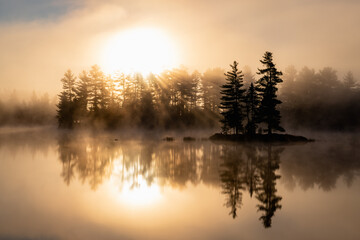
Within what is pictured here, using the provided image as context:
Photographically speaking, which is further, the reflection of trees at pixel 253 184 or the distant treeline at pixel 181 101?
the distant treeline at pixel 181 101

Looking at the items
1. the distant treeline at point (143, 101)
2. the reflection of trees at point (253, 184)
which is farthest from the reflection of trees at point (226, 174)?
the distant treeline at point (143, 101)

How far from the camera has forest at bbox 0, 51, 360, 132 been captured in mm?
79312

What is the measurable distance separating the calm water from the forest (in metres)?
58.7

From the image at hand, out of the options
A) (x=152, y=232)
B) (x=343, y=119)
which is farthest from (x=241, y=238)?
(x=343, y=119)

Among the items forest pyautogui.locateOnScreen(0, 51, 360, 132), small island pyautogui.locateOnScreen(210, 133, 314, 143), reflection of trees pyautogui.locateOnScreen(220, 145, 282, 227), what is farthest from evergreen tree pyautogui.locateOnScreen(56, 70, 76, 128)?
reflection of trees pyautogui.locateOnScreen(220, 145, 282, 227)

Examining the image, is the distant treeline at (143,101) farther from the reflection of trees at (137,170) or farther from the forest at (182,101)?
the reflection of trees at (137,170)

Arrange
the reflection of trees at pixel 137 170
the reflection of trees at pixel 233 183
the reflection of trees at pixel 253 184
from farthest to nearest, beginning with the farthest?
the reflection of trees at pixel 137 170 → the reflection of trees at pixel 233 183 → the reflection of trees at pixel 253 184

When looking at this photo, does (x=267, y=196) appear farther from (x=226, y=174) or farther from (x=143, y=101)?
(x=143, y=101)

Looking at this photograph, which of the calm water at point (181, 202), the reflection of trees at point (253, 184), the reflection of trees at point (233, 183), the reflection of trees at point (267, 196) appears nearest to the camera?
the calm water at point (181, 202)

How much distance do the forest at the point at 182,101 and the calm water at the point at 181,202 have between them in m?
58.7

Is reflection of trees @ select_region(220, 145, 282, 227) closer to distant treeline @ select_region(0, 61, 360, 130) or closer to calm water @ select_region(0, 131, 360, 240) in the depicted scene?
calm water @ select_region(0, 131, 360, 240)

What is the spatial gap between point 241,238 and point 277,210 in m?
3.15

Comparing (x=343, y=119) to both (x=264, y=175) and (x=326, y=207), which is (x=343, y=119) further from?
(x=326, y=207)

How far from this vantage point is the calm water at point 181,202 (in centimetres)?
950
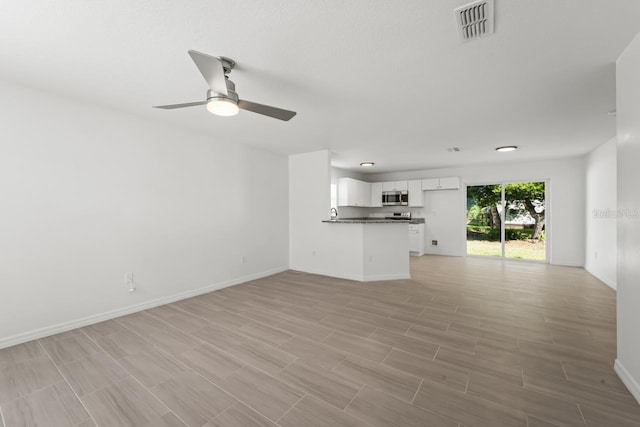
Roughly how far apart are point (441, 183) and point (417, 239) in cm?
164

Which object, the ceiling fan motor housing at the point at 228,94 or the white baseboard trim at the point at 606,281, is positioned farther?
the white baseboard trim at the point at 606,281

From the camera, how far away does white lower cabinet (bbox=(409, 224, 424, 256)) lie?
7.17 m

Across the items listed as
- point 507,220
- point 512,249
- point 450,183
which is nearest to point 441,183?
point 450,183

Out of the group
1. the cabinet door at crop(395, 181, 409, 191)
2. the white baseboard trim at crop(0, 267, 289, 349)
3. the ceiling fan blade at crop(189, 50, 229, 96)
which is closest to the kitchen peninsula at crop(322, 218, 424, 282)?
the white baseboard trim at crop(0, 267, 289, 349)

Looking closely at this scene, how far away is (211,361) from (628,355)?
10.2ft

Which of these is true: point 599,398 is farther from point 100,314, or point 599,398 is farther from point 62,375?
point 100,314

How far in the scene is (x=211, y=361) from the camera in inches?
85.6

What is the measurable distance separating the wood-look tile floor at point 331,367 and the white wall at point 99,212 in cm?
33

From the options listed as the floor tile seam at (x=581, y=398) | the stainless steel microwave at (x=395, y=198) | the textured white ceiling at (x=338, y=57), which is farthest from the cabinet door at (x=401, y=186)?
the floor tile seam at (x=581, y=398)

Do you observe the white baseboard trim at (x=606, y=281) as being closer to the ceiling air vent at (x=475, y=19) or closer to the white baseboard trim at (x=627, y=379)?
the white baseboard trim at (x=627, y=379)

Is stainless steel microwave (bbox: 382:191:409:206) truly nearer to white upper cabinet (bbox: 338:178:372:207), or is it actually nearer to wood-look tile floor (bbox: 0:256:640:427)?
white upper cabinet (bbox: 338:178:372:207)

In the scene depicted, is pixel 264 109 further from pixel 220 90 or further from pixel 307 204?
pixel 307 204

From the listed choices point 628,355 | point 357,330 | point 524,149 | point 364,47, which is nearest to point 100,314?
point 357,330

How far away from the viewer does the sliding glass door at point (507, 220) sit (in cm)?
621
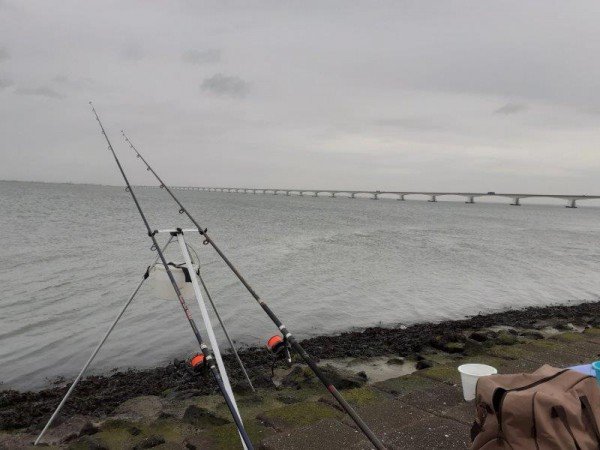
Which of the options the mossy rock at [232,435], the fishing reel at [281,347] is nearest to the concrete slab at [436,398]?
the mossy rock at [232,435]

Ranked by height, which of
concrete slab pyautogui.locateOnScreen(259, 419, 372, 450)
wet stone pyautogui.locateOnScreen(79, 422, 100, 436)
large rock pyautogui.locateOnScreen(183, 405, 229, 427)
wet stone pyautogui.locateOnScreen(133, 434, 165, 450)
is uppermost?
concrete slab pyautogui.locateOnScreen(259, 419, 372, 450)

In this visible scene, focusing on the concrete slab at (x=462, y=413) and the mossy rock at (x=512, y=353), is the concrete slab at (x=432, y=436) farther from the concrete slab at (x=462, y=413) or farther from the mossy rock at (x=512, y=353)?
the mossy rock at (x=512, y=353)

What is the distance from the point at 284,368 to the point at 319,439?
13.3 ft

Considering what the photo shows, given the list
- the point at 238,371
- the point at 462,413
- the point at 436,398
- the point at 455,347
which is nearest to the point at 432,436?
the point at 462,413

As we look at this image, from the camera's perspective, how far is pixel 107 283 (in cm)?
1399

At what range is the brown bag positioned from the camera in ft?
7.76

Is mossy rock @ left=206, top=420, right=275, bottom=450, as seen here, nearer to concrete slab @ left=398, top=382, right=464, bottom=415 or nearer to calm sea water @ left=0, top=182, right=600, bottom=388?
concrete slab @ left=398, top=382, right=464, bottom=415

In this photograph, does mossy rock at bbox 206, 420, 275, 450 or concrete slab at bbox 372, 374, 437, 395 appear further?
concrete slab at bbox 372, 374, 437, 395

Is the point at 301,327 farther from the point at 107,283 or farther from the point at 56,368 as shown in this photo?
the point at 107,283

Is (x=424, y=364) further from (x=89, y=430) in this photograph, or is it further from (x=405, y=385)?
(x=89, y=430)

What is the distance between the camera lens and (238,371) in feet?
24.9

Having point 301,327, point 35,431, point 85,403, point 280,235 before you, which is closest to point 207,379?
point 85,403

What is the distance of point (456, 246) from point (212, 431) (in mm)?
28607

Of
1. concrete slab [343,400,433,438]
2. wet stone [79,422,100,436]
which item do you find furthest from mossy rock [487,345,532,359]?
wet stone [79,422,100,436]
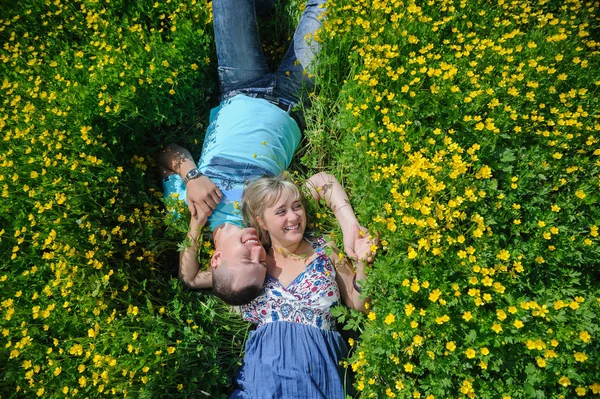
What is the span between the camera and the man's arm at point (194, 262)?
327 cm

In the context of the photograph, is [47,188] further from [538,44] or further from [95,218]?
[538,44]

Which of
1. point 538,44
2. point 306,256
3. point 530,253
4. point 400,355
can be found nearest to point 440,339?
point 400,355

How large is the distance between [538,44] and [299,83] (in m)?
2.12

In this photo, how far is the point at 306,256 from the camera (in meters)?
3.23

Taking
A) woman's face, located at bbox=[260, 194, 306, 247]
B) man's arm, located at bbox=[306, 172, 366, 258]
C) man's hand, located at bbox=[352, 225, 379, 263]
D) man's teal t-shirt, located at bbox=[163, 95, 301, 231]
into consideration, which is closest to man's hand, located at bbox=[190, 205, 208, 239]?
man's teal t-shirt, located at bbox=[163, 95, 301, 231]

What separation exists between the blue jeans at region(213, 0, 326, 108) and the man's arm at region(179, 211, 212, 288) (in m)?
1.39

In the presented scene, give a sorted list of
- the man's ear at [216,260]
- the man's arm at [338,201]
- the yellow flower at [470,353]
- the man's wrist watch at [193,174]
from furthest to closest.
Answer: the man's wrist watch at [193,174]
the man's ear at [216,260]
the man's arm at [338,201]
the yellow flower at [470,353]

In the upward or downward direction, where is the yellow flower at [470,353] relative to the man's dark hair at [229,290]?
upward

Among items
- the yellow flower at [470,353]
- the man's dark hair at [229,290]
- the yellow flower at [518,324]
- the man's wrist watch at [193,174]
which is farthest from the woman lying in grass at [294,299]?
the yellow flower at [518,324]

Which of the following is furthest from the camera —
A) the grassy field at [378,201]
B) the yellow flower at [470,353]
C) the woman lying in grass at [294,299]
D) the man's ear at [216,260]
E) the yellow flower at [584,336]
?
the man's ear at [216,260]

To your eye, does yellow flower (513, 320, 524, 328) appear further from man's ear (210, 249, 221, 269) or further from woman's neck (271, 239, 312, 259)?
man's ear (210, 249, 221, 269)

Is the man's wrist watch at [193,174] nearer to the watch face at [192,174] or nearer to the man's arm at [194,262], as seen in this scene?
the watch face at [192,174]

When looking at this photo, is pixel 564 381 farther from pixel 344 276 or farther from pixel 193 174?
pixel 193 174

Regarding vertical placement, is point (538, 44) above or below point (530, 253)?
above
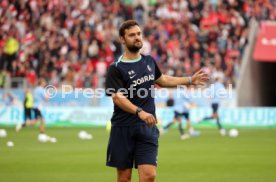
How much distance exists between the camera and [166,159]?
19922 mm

→ **What to produce**:
From the line containing "What separation exists" down to the last line of the data, print every line exactly and nothing else. Pictures stay out of the copy.

→ **Result for this task**:
What separation exists between the blue jeans at region(213, 0, 326, 108) and the man's arm at region(179, 211, 212, 288) (in m)?
1.39

In the presented scene, give a sorted list of
- the man's ear at [216,260]
- the man's arm at [338,201]
- the yellow flower at [470,353]
- the man's wrist watch at [193,174]
from furthest to closest.
Answer: the man's wrist watch at [193,174]
the man's ear at [216,260]
the man's arm at [338,201]
the yellow flower at [470,353]

In the upward or downward direction, where is the yellow flower at [470,353] relative to the man's dark hair at [229,290]?
upward

Among items
- the yellow flower at [470,353]
- the man's dark hair at [229,290]
- the yellow flower at [518,324]
- the man's wrist watch at [193,174]
which is farthest from the woman lying in grass at [294,299]?
the yellow flower at [518,324]

Which of the following is furthest from the camera —
A) the grassy field at [378,201]
B) the yellow flower at [470,353]
C) the woman lying in grass at [294,299]
D) the man's ear at [216,260]
E) the yellow flower at [584,336]
?
the man's ear at [216,260]

To your eye, does yellow flower (513, 320, 524, 328) appear further from man's ear (210, 249, 221, 269) or further from woman's neck (271, 239, 312, 259)?
man's ear (210, 249, 221, 269)

Is the man's wrist watch at [193,174] nearer to the watch face at [192,174] or nearer to the man's arm at [194,262], as seen in this scene?
the watch face at [192,174]

When looking at this photo, is pixel 564 381 farther from pixel 344 276 or farther from pixel 193 174?
pixel 193 174

Regarding vertical placement, is point (538, 44) above or below point (530, 253)?
above
How much distance exists between the camera and [166,159]?
19922 mm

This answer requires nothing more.